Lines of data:
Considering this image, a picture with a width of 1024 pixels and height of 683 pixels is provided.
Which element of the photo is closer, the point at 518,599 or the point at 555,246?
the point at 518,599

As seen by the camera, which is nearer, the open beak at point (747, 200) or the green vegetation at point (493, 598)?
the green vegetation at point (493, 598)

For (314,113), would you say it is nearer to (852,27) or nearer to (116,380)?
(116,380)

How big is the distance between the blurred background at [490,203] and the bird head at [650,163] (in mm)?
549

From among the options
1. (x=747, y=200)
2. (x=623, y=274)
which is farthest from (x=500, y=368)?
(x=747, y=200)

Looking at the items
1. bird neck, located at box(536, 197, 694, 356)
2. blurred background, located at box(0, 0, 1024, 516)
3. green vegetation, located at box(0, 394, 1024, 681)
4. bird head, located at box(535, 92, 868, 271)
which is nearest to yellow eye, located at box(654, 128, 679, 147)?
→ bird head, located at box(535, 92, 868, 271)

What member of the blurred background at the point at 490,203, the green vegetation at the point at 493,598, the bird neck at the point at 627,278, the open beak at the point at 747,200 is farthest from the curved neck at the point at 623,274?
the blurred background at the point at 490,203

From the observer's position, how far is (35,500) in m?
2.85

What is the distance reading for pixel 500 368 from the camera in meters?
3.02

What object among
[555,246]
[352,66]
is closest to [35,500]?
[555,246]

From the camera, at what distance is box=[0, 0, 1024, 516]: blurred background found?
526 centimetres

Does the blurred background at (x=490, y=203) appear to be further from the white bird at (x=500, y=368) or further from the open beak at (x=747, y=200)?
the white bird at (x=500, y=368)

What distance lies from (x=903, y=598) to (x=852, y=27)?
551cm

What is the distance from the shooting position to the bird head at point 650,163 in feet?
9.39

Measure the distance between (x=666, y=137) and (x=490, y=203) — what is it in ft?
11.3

* _Goal_: Retype the lines of data shown above exactly, from the first line through the line with "526 centimetres", both included.

* _Solution to the problem_:
Considering this image, a picture with a width of 1024 pixels and height of 683 pixels is provided.
Which element of the photo is closer, the point at 518,599 or the point at 555,246?
the point at 518,599

As seen by the camera, which is nearer, the open beak at point (747, 200) or the green vegetation at point (493, 598)?
the green vegetation at point (493, 598)

For (314,113), would you say it is nearer to (852,27) or nearer to (116,380)?
(116,380)

How big is the distance between the blurred background at [490,203] and the bird head at [650,163] (in mm)?
549

From among the options
1. (x=747, y=200)
2. (x=623, y=274)
which is farthest from (x=500, y=368)?
(x=747, y=200)

Looking at the items
1. bird neck, located at box(536, 197, 694, 356)
2. blurred background, located at box(0, 0, 1024, 516)
3. green vegetation, located at box(0, 394, 1024, 681)
4. bird head, located at box(535, 92, 868, 271)
which is nearest to yellow eye, located at box(654, 128, 679, 147)?
→ bird head, located at box(535, 92, 868, 271)

What member of the blurred background at the point at 490,203, the green vegetation at the point at 493,598, the bird neck at the point at 627,278, the open beak at the point at 747,200 is farthest from the curved neck at the point at 623,274?
the blurred background at the point at 490,203

From the observer's position, how far is (35,500) in m?
2.85

What is the distance reading for pixel 500 368 from the camera in meters?
3.02

What object among
[555,246]
[352,66]
is closest to [35,500]?
[555,246]

From the camera, at what distance is box=[0, 0, 1024, 516]: blurred background found?
526 centimetres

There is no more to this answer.